◆ **Task to complete**: Copy the data below exactly. Any pictures in it should be omitted.

◆ **Exercise materials**:
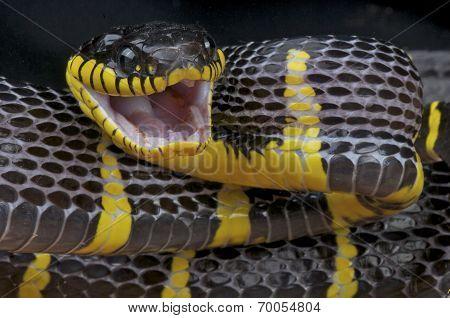 Mangrove snake / Boiga dendrophila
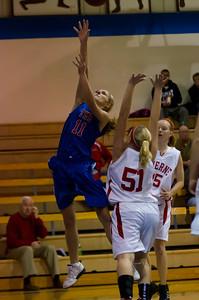20120130_Girls_Basketball_A_Luverne_023_Noiseware4Full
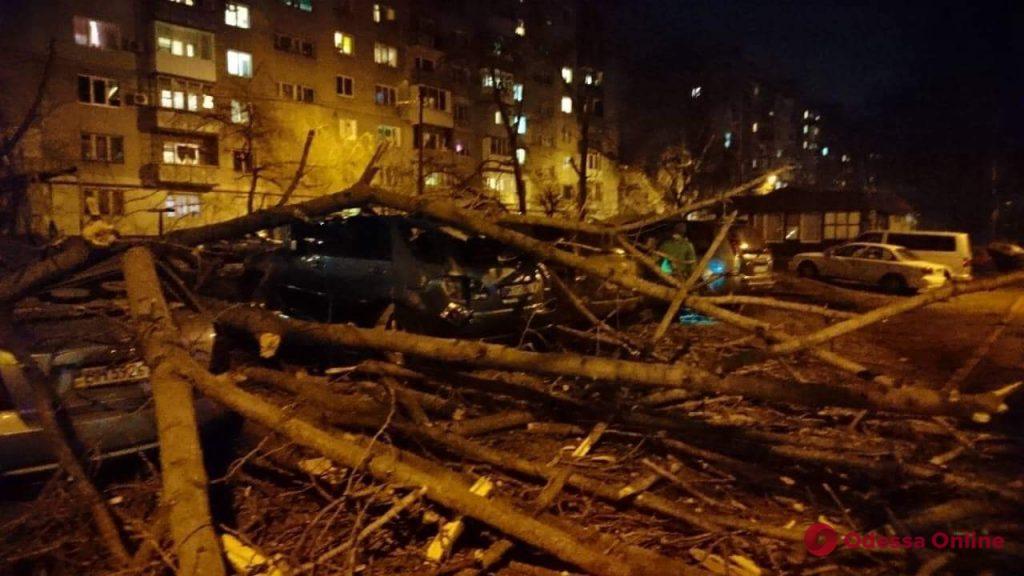На Таирова рухнувшее дерево повредило пять автомобилей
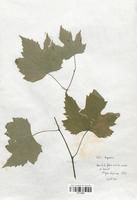 https://bibliotheque-virtuelle.bu.uca.fr/files/fichiers_bcu/Thymelaeaceae_Vitis_rupestris_CLF113660.jpg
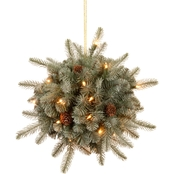 National Tree Company 12 In. Frosted Arctic Spruce Kissing Ball
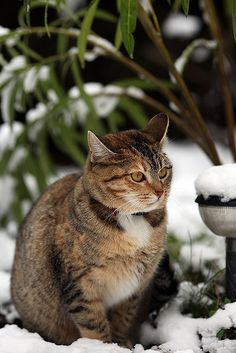Snow Cat deciding whether he likes the snow or not  ~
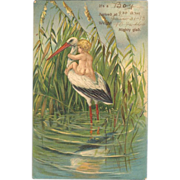 Embossed Birth Announcement Postcard - Baby and Stork
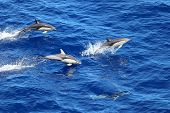 Dolphins Swimming And Jumping In The Ocean. Common Dolphin Delphinus Delphis In Natural Habitat. Mar poster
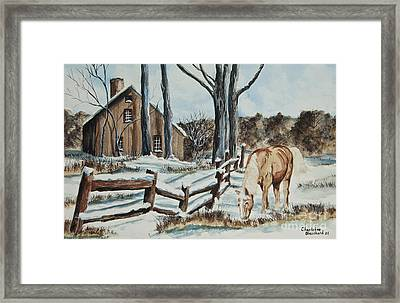 Winter Grazing  Framed Print by Charlotte Blanchard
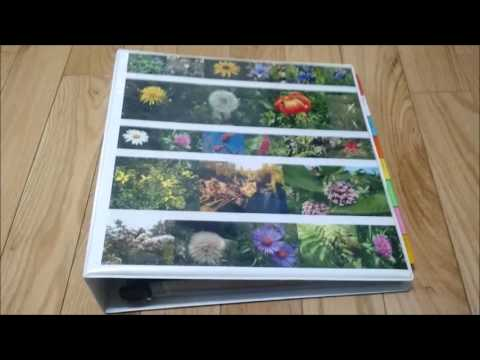 A Herbal Materia Medica: What It Is and How to Create One
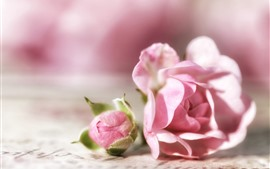 Preview wallpaper Pink roses, flower bud, bright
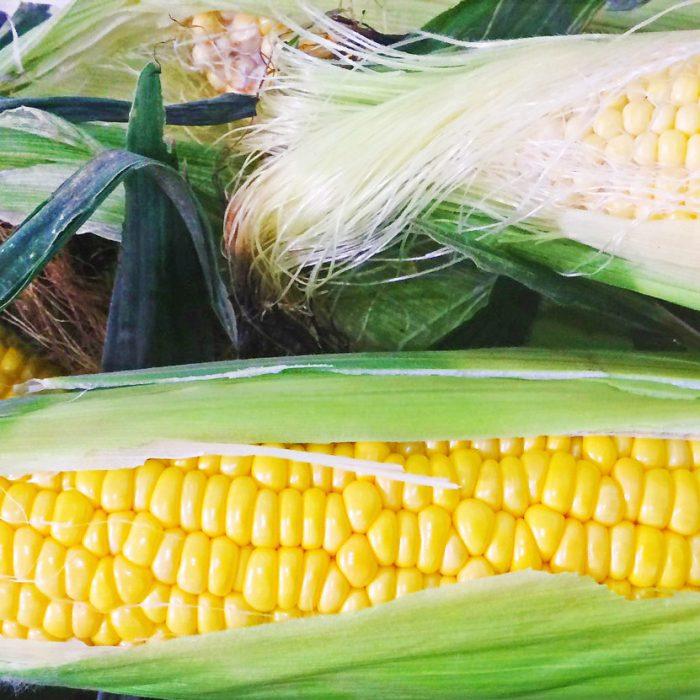 Ефективне підживлення кукурудзи за нестабільних погодних умов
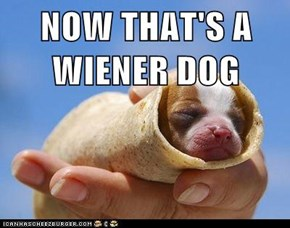 NOW THAT'S A WIENER DOG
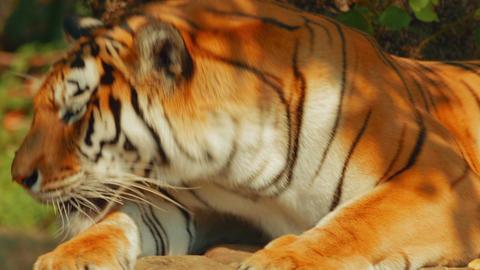 Siberian Tiger Yawning Footage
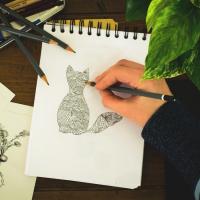 Recomandari pentru desenul in creion. Exercitii simple pentru incepatori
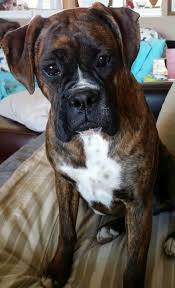boxer dog reverse brindle 17 best images about dogs on pinterest pets puppys and look at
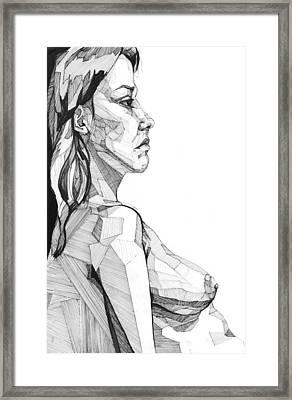 20140120 Framed Print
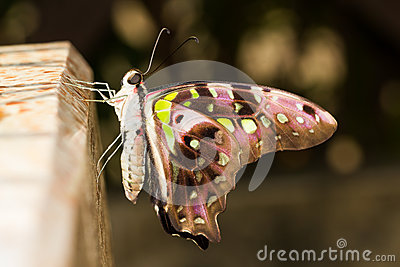 New  emerge tailed jay butterfly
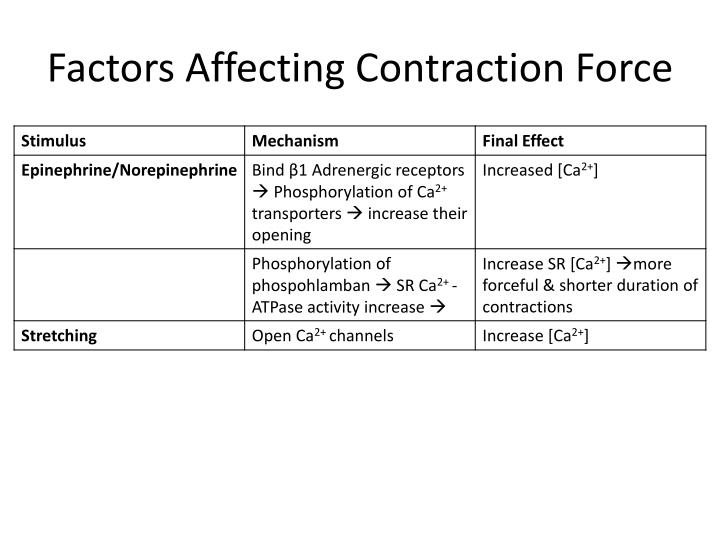 Factors Affecting Contraction Force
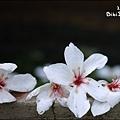20110502_18.jpg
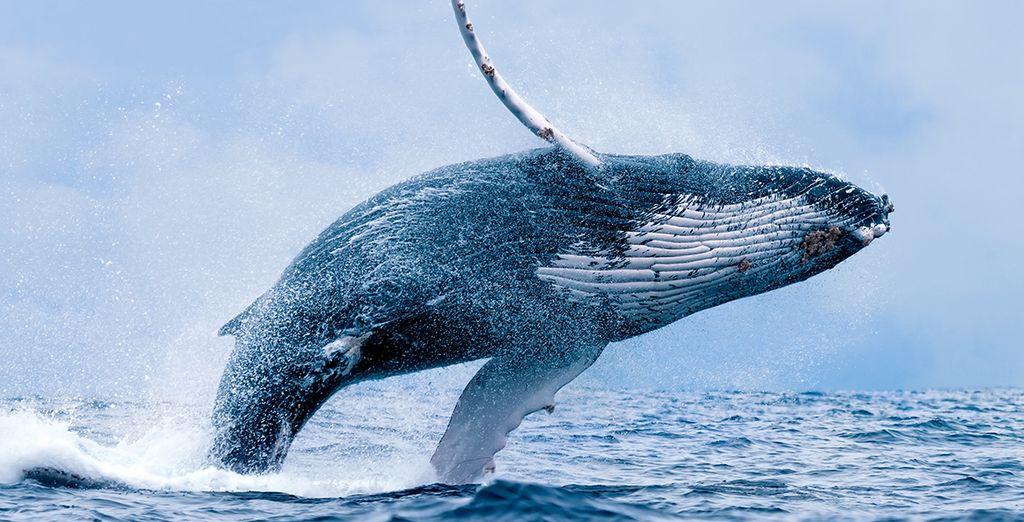 Navega para avistar ballenas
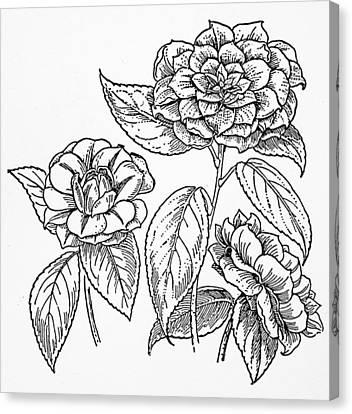 Camellia Canvas Print - Botany Camellia by Granger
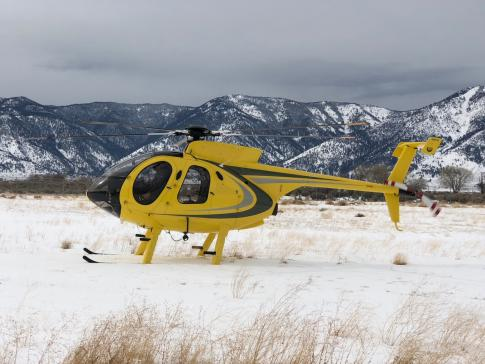 1998 McDonnell Douglas MD-530F for Sale in Nevada, United States (KBVU)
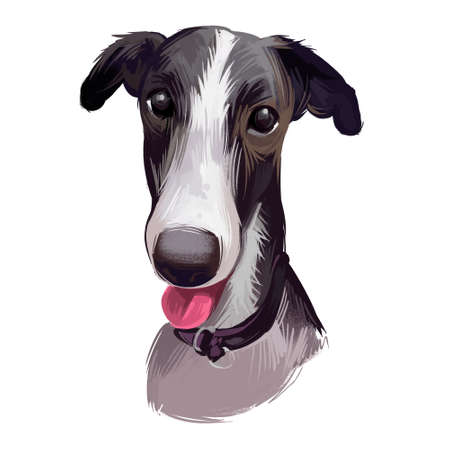 Polish Greyhound dog portrait isolated on white. Digital art illustration of hand drawn dog for web, t-shirt print and puppy food cover design. Chart polski, Polish sighthound breed, puppy with tongue Stock Photo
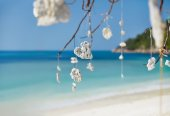 strom nad tropickou pláž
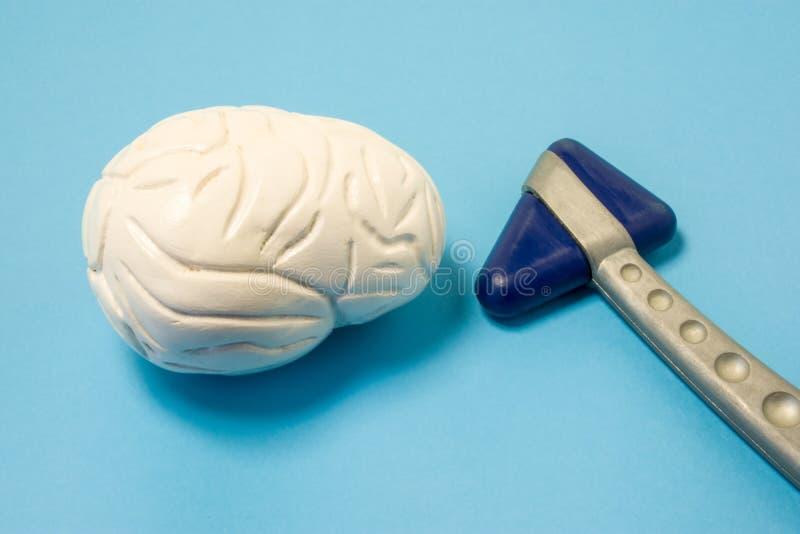 神经学家诊断器械-人脑神经学橡胶反射锤子和模型在蓝色一致的背景旁边的 Diagn 免版税库存照片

◆ **Solved problem**:
 Mangrove snake / Boiga dendrophila
20120130_Girls_Basketball_A_Luverne_023_Noiseware4Full
На Таирова рухнувшее дерево повредило пять автомобилей
 https://bibliotheque-virtuelle.bu.uca.fr/files/fichiers_bcu/Thymelaeaceae_Vitis_rupestris_CLF113660.jpg
 National Tree Company 12 In. Frosted Arctic Spruce Kissing Ball
Snow Cat deciding whether he likes the snow or not  ~
 Embossed Birth Announcement Postcard - Baby and Stork
 Dolphins Swimming And Jumping In The Ocean. Common Dolphin Delphinus Delphis In Natural Habitat. Mar poster
 Winter Grazing  Framed Print by Charlotte Blanchard
 A Herbal Materia Medica: What It Is and How to Create One
 Preview wallpaper Pink roses, flower bud, bright
 Ефективне підживлення кукурудзи за нестабільних погодних умов
 NOW THAT'S A WIENER DOG
 Siberian Tiger Yawning Footage
 Recomandari pentru desenul in creion. Exercitii simple pentru incepatori
boxer dog reverse brindle 17 best images about dogs on pinterest pets puppys and look at
 20140120 Framed Print
 New  emerge tailed jay butterfly
 Factors Affecting Contraction Force
20110502_18.jpg
 Navega para avistar ballenas
 Camellia Canvas Print - Botany Camellia by Granger
 1998 McDonnell Douglas MD-530F for Sale in Nevada, United States (KBVU)
 Polish Greyhound dog portrait isolated on white. Digital art illustration of hand drawn dog for web, t-shirt print and puppy food cover design. Chart polski, Polish sighthound breed, puppy with tongue Stock Photo
 strom nad tropickou pláž
 神经学家诊断器械-人脑神经学橡胶反射锤子和模型在蓝色一致的背景旁边的 Diagn 免版税库存照片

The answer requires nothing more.